------ INFORMATION SUPPLIED

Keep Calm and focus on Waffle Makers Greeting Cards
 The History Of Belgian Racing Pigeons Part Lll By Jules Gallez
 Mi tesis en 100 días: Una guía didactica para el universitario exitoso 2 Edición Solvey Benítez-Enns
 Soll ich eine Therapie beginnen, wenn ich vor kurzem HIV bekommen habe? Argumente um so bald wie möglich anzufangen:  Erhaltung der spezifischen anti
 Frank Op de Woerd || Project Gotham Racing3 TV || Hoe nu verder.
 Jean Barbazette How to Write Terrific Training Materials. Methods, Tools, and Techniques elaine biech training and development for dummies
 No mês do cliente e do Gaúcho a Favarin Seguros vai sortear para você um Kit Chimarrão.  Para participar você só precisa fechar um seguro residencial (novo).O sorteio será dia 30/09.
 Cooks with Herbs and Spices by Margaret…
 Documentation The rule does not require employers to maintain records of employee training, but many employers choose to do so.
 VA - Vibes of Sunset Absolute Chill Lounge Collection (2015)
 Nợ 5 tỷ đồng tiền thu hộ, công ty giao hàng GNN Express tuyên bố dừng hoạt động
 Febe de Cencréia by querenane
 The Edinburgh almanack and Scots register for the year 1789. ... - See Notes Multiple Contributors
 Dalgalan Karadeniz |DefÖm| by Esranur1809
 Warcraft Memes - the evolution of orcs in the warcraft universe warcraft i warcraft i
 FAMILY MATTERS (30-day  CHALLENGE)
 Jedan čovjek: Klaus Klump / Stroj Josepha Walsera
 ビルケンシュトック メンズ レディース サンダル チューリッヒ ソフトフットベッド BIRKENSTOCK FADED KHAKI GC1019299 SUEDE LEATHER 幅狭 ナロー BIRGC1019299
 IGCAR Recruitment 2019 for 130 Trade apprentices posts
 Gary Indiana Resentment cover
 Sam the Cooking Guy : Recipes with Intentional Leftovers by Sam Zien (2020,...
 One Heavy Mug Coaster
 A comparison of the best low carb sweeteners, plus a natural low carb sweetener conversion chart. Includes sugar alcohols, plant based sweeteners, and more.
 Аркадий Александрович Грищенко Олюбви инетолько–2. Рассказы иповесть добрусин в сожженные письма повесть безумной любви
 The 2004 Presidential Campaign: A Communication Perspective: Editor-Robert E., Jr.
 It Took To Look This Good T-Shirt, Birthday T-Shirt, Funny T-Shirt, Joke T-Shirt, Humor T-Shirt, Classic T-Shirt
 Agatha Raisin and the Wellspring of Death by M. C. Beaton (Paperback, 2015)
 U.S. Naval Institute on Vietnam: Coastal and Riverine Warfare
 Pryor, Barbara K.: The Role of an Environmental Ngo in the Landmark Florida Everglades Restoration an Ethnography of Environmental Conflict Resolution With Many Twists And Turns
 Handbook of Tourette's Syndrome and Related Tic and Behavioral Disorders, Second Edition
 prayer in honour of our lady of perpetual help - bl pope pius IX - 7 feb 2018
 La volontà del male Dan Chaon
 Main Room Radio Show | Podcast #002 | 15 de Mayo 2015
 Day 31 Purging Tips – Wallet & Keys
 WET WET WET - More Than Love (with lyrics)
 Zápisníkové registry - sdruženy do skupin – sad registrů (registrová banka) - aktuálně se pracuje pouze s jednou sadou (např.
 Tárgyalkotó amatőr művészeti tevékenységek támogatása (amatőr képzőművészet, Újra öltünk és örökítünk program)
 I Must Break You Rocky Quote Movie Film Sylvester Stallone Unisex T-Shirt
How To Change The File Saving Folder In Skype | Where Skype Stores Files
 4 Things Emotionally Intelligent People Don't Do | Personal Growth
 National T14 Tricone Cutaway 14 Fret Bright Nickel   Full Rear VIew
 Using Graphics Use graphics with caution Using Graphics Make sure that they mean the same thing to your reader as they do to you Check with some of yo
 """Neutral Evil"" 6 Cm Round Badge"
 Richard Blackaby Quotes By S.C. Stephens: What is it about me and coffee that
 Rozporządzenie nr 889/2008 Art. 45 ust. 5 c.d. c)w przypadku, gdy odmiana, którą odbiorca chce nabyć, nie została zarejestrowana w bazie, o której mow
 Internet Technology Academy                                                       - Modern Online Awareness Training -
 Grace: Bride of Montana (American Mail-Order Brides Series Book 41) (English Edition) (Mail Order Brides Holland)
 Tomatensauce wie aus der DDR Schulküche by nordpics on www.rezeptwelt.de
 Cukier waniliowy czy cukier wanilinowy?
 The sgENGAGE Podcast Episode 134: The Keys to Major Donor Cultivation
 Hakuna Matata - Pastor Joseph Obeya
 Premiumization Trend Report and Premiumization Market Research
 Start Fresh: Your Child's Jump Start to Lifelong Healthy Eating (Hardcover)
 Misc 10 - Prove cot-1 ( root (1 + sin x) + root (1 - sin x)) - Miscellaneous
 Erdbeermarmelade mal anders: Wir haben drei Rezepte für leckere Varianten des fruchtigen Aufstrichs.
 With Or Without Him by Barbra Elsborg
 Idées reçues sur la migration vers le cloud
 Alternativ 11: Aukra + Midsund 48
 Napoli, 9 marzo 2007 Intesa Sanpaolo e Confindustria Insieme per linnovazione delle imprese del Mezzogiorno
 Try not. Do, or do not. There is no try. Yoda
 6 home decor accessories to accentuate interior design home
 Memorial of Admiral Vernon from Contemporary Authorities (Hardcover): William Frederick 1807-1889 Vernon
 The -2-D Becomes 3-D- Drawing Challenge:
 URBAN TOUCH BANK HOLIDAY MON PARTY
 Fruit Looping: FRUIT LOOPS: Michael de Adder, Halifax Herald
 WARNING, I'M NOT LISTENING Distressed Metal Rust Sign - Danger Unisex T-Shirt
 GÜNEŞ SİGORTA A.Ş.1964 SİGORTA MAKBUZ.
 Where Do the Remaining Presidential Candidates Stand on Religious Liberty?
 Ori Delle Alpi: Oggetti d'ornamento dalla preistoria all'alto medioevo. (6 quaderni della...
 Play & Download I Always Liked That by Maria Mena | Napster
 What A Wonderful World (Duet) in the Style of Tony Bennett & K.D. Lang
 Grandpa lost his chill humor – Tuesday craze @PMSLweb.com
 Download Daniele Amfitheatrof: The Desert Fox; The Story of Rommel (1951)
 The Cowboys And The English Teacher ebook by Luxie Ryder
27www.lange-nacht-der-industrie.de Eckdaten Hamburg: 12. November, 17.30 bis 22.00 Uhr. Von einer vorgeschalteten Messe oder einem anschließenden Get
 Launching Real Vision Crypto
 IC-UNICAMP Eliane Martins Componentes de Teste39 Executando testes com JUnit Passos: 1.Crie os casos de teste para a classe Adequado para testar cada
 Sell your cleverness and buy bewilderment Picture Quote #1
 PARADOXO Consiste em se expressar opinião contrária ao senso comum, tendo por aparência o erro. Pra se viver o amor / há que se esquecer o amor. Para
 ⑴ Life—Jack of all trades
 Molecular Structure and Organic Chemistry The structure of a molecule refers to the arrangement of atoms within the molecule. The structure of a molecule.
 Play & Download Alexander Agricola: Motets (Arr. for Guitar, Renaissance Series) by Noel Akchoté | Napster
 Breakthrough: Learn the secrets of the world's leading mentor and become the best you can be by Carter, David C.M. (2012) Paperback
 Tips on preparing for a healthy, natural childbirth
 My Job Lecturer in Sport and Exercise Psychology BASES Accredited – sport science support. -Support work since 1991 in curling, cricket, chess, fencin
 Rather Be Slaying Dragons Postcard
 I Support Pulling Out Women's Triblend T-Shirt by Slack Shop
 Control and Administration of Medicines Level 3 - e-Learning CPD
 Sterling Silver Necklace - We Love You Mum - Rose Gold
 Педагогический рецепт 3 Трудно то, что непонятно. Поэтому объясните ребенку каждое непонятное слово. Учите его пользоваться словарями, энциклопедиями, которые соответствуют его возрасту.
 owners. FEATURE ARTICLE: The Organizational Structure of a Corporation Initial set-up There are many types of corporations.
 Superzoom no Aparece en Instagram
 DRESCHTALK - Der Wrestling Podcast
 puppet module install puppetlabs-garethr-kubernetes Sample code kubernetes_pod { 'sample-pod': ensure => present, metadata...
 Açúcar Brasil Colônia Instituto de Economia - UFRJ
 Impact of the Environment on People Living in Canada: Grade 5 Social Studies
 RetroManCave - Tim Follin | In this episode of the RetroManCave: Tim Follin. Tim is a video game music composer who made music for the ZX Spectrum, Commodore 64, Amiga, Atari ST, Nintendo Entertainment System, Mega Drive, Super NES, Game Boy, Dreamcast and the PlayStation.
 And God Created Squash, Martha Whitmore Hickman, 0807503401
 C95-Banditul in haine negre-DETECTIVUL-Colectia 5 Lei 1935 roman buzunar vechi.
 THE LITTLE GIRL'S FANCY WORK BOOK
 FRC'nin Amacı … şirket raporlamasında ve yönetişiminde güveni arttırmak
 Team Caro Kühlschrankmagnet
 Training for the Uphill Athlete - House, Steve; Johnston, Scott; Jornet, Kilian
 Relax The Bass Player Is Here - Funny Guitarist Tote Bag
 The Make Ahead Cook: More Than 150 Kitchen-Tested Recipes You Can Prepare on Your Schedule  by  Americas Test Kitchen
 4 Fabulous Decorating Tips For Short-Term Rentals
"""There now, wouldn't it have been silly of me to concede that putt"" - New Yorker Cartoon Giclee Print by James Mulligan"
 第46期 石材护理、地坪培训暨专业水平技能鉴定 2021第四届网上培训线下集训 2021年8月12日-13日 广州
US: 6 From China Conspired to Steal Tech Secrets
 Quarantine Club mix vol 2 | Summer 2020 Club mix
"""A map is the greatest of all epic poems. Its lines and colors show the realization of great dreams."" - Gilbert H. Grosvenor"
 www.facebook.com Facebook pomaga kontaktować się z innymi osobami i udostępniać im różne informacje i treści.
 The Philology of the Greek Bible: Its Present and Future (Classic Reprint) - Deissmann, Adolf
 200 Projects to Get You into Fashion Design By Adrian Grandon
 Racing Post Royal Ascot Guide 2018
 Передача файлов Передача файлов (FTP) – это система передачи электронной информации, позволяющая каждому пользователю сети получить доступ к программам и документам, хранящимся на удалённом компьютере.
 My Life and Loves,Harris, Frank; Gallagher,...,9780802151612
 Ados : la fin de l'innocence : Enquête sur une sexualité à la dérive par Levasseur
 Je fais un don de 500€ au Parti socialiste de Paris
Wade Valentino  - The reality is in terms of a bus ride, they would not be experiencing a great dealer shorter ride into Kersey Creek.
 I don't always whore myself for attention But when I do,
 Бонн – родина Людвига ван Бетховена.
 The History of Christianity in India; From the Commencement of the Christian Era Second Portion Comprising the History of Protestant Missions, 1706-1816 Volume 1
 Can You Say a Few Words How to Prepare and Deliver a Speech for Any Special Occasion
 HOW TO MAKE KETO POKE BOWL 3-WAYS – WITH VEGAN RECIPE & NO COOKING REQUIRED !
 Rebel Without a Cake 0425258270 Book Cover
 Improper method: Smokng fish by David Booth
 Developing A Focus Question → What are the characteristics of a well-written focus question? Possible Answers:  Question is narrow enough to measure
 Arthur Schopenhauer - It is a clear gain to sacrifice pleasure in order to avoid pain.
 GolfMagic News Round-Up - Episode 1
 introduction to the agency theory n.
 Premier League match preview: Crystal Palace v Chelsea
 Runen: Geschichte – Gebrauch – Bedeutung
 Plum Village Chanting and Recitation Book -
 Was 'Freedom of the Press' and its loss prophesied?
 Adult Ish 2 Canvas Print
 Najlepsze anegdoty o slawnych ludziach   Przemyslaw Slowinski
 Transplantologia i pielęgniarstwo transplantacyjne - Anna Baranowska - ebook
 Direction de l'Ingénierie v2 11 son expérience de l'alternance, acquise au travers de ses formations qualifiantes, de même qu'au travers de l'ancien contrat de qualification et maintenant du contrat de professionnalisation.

------------

• TASK OBJECTIVE
Your answer should be the exact lines above from the one with "Ados : la fin" through the one with "Transplantologia i pielęgniarstwo", both included, and nothing besides.

• ANSWER SECTION
 Ados : la fin de l'innocence : Enquête sur une sexualité à la dérive par Levasseur
 Je fais un don de 500€ au Parti socialiste de Paris
Wade Valentino  - The reality is in terms of a bus ride, they would not be experiencing a great dealer shorter ride into Kersey Creek.
 I don't always whore myself for attention But when I do,
 Бонн – родина Людвига ван Бетховена.
 The History of Christianity in India; From the Commencement of the Christian Era Second Portion Comprising the History of Protestant Missions, 1706-1816 Volume 1
 Can You Say a Few Words How to Prepare and Deliver a Speech for Any Special Occasion
 HOW TO MAKE KETO POKE BOWL 3-WAYS – WITH VEGAN RECIPE & NO COOKING REQUIRED !
 Rebel Without a Cake 0425258270 Book Cover
 Improper method: Smokng fish by David Booth
 Developing A Focus Question → What are the characteristics of a well-written focus question? Possible Answers:  Question is narrow enough to measure
 Arthur Schopenhauer - It is a clear gain to sacrifice pleasure in order to avoid pain.
 GolfMagic News Round-Up - Episode 1
 introduction to the agency theory n.
 Premier League match preview: Crystal Palace v Chelsea
 Runen: Geschichte – Gebrauch – Bedeutung
 Plum Village Chanting and Recitation Book -
 Was 'Freedom of the Press' and its loss prophesied?
 Adult Ish 2 Canvas Print
 Najlepsze anegdoty o slawnych ludziach   Przemyslaw Slowinski
 Transplantologia i pielęgniarstwo transplantacyjne - Anna Baranowska - ebook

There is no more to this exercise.